Human Immunodeficiency Virus-infected participants must have well-controlled human immunodeficiency virus on antiretroviral therapy, defined as:

1. Participants on antiretroviral therapy must have a CD4+ T-cell count ≥350 cells/mm3 at the time of screening.
2. Participants on antiretroviral therapy must have achieved and maintained virologic suppression defined as confirmed human immunodeficiency virus Ribonucleic Acid level below 50 or the LLOQ (below the limit of detection) using the locally available assay at the time of screening and for at least 12 weeks before screening.
3. It is advised that participants must not have had any acquired immunodeficiency syndrome-defining opportunistic infections within the past 12 months.
4. Participants on antiretroviral therapy must have been on a stable regimen, without changes in drugs or dose modification, for at least 4 weeks before study entry (Day 1) and agree to continue antiretroviral therapy throughout the study
5. Prospective testing is not required for participants of unknown status unless mandated by local policy.

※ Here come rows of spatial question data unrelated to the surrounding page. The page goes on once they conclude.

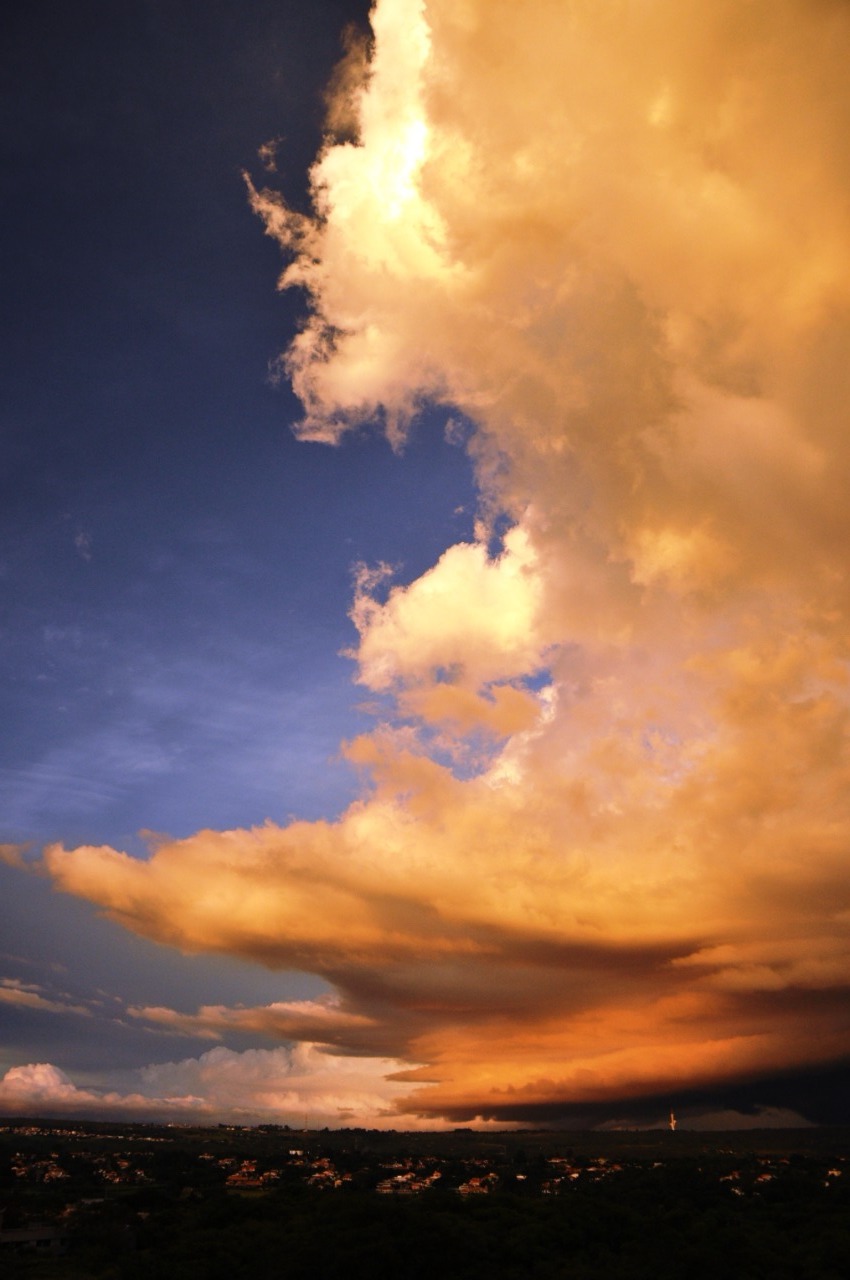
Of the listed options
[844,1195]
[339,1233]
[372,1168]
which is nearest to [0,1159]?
[372,1168]

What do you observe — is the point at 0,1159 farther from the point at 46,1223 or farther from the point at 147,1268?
the point at 147,1268

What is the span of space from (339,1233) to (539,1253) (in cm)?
2158

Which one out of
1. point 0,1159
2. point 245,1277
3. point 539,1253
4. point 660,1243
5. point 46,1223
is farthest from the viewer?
point 0,1159

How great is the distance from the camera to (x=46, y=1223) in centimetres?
10781

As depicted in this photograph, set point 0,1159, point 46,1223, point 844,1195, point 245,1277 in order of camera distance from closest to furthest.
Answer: point 245,1277 < point 46,1223 < point 844,1195 < point 0,1159

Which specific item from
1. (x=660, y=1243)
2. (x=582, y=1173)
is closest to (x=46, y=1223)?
(x=660, y=1243)

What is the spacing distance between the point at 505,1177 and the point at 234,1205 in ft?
288

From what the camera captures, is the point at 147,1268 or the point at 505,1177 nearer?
the point at 147,1268

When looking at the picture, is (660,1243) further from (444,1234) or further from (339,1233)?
(339,1233)

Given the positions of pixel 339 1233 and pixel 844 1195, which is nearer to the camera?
pixel 339 1233

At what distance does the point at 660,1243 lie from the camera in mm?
93875

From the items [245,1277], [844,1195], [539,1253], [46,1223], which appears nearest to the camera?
[245,1277]

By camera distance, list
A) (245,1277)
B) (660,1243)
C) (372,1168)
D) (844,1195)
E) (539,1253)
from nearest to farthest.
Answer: (245,1277) < (539,1253) < (660,1243) < (844,1195) < (372,1168)

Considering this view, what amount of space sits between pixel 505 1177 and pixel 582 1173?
96.9 feet
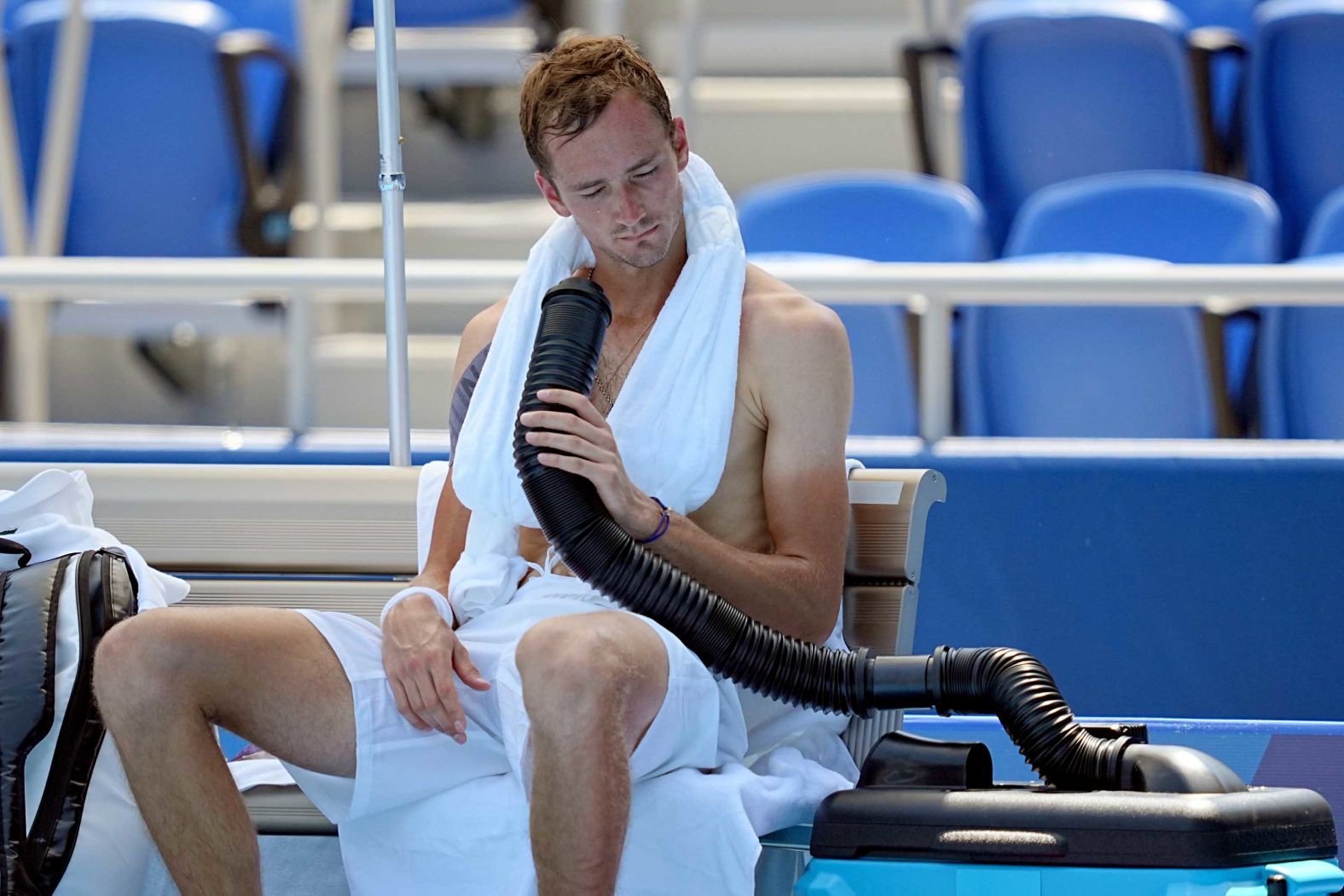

Have adequately controlled blood pressure with or without antihypertensive medications, defined as blood pressure ≤150/90 mm Hg with no change in antihypertensive medications within 1 week prior to registration.

Ability of the subject to understand and comply with study procedures for the entire length of the study, as determined by the enrolling physician or protocol designee.